In a study published this September in the Journal of Allergy and Clinical Immunology, researchers randomized families into intervention or control groups, then collected data on breastfeeding and maternal and infant peanut consumption through questionnaires. They then monitored the 545 children involved until age seven, when they were tested for the allergy. The lowest incidence of a peanut allergy (1.7%) was found in children whose mothers ate peanuts while breastfeeding and exposed them to peanut foods at an early age, according to the study. The research was conducted following a secondary review of a previous 1995 study on asthma prevention.
It’s the latest piece of evidence showing that when parents expose children to low levels of certain foods at a young age, it can help a child’s immune system develop a tolerance for those foods. In particular, there is a growing body of research suggesting that children who consume trace amounts of peanuts while breastfeeding, and who have direct exposure during infancy, have a reduced risk of being allergic to peanuts. That matters, since for decades peanut allergies have been a top cause of anaphylaxis, which within seconds can trigger the immune system to release a variety of chemicals that can send a person into shock, among other things. It’s estimated that more than 200,000 people in the US require emergency care related to an anaphylaxis reaction to an allergen, according to Food Allergy Research and Education. a nonprofit organization dedicated to the issue.

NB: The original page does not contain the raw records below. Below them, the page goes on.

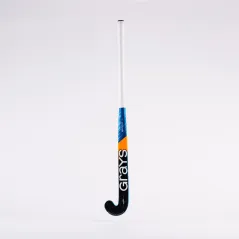 Grays GR10000 Dynabow Hockey Stick (2022/23)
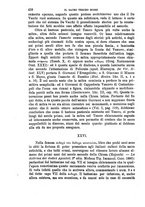 giornale/LO10014449/1891/unico/00000436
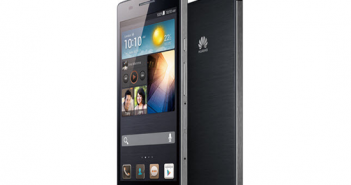 huawei-ascend-p6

In the US, national health guidelines were changed in Jan. 2017 to recommend that parents begin feeding their children peanut-containing puréed food before they are six months old, and even younger if the child is allergy-prone and their doctor says it’s safe. This was a reversal from previous government advice that told parents to not give allergy-prone children peanuts until they were 3 years old. Other countries go even further: In the UK, the government is considering adopting a policy warning parents that the “deliberate exclusion of specific allergenic foods may increase the risk of allergy,” according to the UK Food Standards Agency’s Committee on Toxicity (pdf).
Scientists are also working on ways to help those children who didn’t get the protective benefit of early exposure. In August, researchers in Australia published work showing that children treated with an experimental immunotherapy to try and reprogram their immune systems to tolerate peanuts. Early signs show that work has yielded some success.